Kyle Terada-USA TODAY Sports

Early (very early) this morning, the A's were the hands-down favorites to win the ALCS. Later this morning, they became the slam-dunk, anything-else-would-be-a-huge-upset favorites to win the ALCS. Now it's a tossup. Because imagine this series:

Game 1: Jon Lester vs. Max Scherzer

Game 2: Scott Kazmir vs. Anibal Sanchez

Game 3: Sonny Gray vs. David Price

Game 4: Jeff Samardzija vs. Justin Verlander

...lather, rinse, and repeat a bunch of low-scoring, high-stress games borne of a lot of elite starters going toe to toe with a lot of other elite starters. It looks pretty tossup-y.

Now that the Tigers went all-out to bring Price to Detroit from Tampa Bay, all bets are off. Because when a hypothetical Game 4 pitching matchup is Jeff Samardzija vs. Justin Verlander, or really any random combination of any of the eight starters listed above, the series is going to be insane.
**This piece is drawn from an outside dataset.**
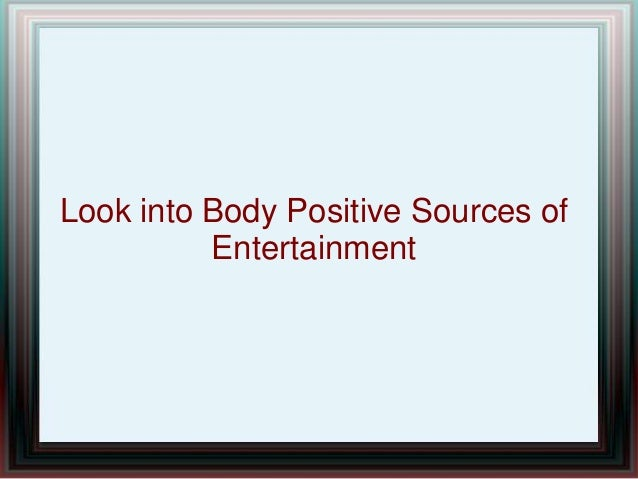 """persuasive essay on media and body image Jamie chase dr evelyn posey engl """"people with negative body image tend to feel that their size or shape is a media sources may not be solely to blame for."""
Even though the Tigers are just a dozen games over .500 in a relatively weak division, they've just established themselves as being among baseball's elite. The Angels might be an objectively better team than the Tigers on paper, but their playoff rotation, or current rotation, doesn't hold a candle to the masterpieces just crafted in Oakland and Detroit.

Interestingly, the wild card amongst those eight pitchers might be the one most inherently talented: Verlander. This season, he sports an ugly 4.79 ERA and a potentially uglier 1.44 WHIP. And somehow, everybody knows that he's perfectly capable of snapping back into 2012 Verlander form at any moment. Especially in the playoffs. Especially against the A's.

For a while, it looked like facing Detroit in the playoffs wasn't the scariest of prospects. Sure, they had two elite front-end starters in Scherzer and Sanchez, but their slightly above-average record in a thoroughly average division wasn't too impressive, even compared to the two teams trailing Oakland in the AL West standings. Now they're, if anything, more nightmare-inducing than they've ever been.

In a way, though, it's refreshing. After 2012 and 2013, it just wouldn't feel right to make a deep playoff run without going through the Tigers. They stopped the A's twice in a row, in eerily similar and equally heartbreaking fashion, and revenge wouldn't be served if the Tigers got knocked out of the ALDS by the Angels, or Orioles, or any team not from Oakland.

So thank you, Tigers, for scaring the crap out of Billy Beane to the point that he was compelled to pick up not one but two elite starting pitchers in Jeff Samardzija and Jon Lester, even if the 2016 and 2017 squads' chances of success took a major hit in the process. And thank you, Billy Beane, for scaring the crap out of Dave Dombrowski to the point that he felt reciprocation was a must. At the end of the day, if the A's want to win it all, they'll still have to go through Detroit.

We're back where we started. The Tigers are really, really scary. The A's are equally terrifying. A third-consecutive playoff knockout at the hands of Detroit would be triply heartbreaking. But finally breaking through would be infinitely more gratifying.